| AUFGABENSTELLUNG |
Führen Sie den Kommentar zu § 717 über das Informationsrecht der Gesellschafter ab seiner letzten Zeile weiter.

Gesetzestext
(1) Jeder Gesellschafter hat gegenüber der Gesellschaft das Recht, die Unterlagen der Gesellschaft einzusehen und sich aus ihnen Auszüge anzufertigen. Ergänzend kann er von der Gesellschaft Auskunft über die Gesellschaftsangelegenheiten verlangen. Eine Vereinbarung im Gesellschaftsvertrag, welche diese Rechte ausschließt oder dieser Vorschrift zuwider beschränkt, steht ihrer Geltendmachung nicht entgegen, soweit dies zur Wahrnehmung eigener Mitgliedschaftsrechte erforderlich ist, insbesondere, wenn Grund zur Annahme unredlicher Geschäftsführung besteht.
(2) Die geschäftsführungsbefugten Gesellschafter haben der Gesellschaft von sich aus die erforderlichen Nachrichten zu geben, auf Verlangen über die Gesellschaftsangelegenheiten Auskunft zu erteilen und nach Beendigugn der Geschäftsführertätigkeit Rechenschaft abzulegen. Eine Vereinbarung im Gesellschaftsvertrag, welche diese Verpflichtungen ausschließt, ist unwirksam.
A. Grundlagen.
Rn 1
§ 717 regelt in I das individuelle Informationsrecht jedes Gesellschafters, in II die Mitteilungs-, Auskunfts- und Rechenschaftspflicht der geschäftsführungsbefugten Gesellschafter. Über § 105 III HGB gilt das auch für die OHG. In der KG (§ 161 II HGB) gilt für die Kommanditisten die engere Regelung in § 166 HGB (krit Fleischer DStR 21, 483, 488). § 717 findet auch in der Auflösung Anwendung, wobei dann die Liquidatoren nach II verpflichtet sind. Ist die GbR vollbeendet und dadurch erloschen, hat § 717 keinen Bezugspunkt mehr. Anschließend kann ein Informationsrecht nach § 810 bestehen (hM; dagegen für § 717 iVm nachwirkender Treuepflicht Servatius § 717 Rz 16). Fällt der Gesellschafter in Insolvenz und gehört sein GbR-Anteil zur Masse, übt der Insolvenzverwalter das Recht nach I aus.
Rn 2
Das Recht nach I und die Pflicht nach II bestehen ggü der rechtsfähigen GbR. Für die nicht rechtsfähige GbR sieht § 740 II im Hinblick auf § 717 nur die enspr Anwendung von I, nicht von II vor. Das wird mit dem Argument kritisiert, dass § 740 II aber durch den Verweis auf § 715 sehr wohl eine Geschäftsführungsstruktur anerkennt (Servatius § 717 Rz 33).
B. Informationsrechte.
I. Einsichtsrecht, I 1.
1. Unterlagen.

| BEREITGESTELLTE AUFLISTUNG |
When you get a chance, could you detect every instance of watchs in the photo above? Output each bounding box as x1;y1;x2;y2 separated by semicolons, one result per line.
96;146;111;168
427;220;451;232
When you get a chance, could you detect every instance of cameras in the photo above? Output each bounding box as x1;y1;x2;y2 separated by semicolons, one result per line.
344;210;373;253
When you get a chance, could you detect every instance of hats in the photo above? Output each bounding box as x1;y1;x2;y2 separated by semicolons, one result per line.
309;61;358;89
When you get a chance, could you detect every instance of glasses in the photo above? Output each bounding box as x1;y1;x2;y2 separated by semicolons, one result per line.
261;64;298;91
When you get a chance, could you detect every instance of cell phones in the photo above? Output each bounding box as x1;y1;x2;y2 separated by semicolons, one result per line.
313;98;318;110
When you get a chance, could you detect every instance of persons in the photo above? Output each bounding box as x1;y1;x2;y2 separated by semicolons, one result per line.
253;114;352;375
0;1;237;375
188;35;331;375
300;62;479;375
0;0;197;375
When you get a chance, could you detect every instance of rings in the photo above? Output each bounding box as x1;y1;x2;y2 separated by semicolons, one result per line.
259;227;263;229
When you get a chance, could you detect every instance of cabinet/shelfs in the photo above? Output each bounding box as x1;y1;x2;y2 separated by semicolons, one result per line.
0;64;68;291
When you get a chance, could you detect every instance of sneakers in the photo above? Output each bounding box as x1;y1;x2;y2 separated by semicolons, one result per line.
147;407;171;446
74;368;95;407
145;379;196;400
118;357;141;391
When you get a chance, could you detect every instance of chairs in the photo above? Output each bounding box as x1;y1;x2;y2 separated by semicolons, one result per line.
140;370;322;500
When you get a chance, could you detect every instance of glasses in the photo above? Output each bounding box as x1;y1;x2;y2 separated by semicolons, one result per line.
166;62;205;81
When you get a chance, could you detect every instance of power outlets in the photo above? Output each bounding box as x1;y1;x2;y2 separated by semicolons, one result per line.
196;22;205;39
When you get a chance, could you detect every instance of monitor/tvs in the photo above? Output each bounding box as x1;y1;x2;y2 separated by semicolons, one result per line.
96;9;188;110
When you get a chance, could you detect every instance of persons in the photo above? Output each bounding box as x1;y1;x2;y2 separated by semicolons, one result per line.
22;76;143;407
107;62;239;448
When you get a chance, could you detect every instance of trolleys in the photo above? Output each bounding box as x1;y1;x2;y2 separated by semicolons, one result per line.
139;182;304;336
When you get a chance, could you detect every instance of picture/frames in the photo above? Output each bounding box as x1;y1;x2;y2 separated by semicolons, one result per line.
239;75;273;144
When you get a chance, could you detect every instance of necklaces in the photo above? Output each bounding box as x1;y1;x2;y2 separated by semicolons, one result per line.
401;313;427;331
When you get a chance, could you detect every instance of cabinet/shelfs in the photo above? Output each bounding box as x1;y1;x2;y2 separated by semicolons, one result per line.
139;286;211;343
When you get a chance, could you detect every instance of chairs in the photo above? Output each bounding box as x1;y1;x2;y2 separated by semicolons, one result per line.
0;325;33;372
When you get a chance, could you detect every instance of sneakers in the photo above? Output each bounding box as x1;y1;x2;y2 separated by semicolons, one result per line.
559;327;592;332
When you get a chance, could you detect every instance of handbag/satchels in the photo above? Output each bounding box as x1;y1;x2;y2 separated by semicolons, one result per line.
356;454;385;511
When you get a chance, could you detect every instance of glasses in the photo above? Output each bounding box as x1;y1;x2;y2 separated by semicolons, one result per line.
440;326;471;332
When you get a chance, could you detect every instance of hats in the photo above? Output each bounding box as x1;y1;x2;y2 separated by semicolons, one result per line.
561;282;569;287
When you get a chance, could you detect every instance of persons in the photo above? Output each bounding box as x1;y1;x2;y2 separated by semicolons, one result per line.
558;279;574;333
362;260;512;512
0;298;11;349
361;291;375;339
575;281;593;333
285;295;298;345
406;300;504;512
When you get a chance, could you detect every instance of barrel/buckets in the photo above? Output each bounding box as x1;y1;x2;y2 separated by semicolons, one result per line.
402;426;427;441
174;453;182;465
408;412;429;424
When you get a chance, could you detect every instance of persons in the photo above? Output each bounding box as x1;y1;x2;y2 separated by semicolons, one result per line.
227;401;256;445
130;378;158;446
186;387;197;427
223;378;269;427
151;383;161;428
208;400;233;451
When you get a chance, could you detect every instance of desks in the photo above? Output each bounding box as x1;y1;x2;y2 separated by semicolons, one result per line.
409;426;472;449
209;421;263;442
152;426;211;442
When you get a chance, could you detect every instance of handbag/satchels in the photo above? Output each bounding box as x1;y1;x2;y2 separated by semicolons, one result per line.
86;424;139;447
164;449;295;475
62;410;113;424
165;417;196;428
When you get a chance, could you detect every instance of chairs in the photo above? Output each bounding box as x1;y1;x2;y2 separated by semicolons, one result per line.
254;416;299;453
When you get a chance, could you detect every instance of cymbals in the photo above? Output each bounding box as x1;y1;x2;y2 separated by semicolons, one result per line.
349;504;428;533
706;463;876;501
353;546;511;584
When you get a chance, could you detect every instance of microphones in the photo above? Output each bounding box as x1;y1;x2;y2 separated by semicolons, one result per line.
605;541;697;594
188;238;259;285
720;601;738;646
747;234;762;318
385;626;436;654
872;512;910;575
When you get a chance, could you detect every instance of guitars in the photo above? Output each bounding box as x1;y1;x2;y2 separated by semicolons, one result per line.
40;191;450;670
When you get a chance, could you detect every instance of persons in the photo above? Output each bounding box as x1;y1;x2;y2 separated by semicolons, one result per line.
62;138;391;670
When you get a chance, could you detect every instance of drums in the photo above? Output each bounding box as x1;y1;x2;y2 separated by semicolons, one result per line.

| ERGEBNIS |
Rn 3
Die in I 1 genannten Unterlagen sind das, was früher (§ 716 aF) als ›Geschäftsbücher‹ und ›Papiere‹ bezeichnet war. Erfasst sind alle vorhandenen Aufzeichnungen der GbR zur Geschäftsführung und zu Grundlagengeschäften. Es muss sich um eine Gesellschaftsangelegenheit, also um eine gesellschaftsbezogene Unterlage, handeln. Dazu gehören insb die Buchführung, Verträge, Korrespondenz und sonstige Dokumente des Geschäftsgangs, außerdem der Gesellschaftsvertrag, Niederschriften von Geschäftsführungs-, Beirats- und Gesellschafterversammlungen und -beschlüssen, Beitritts- oder Ausscheidenserklärungen, schließlich die Kontaktdaten der Mitgesellschafter (BGH WM 20, 458). Für I spielt es keine Rolle, ob die Unterlagen physisch verkörpert oder elektronisch vorhanden sind (BGH NZG 10, 61 [BGH 21.09.2009 - II ZR 264/08]). Das Einsichtsrecht bezieht sich auch auf bei der GbR befindliche Sachen (etwa Anlagevermögen), sodass sich der Gesellschafter von deren Existenz und Zustand überzeugen kann.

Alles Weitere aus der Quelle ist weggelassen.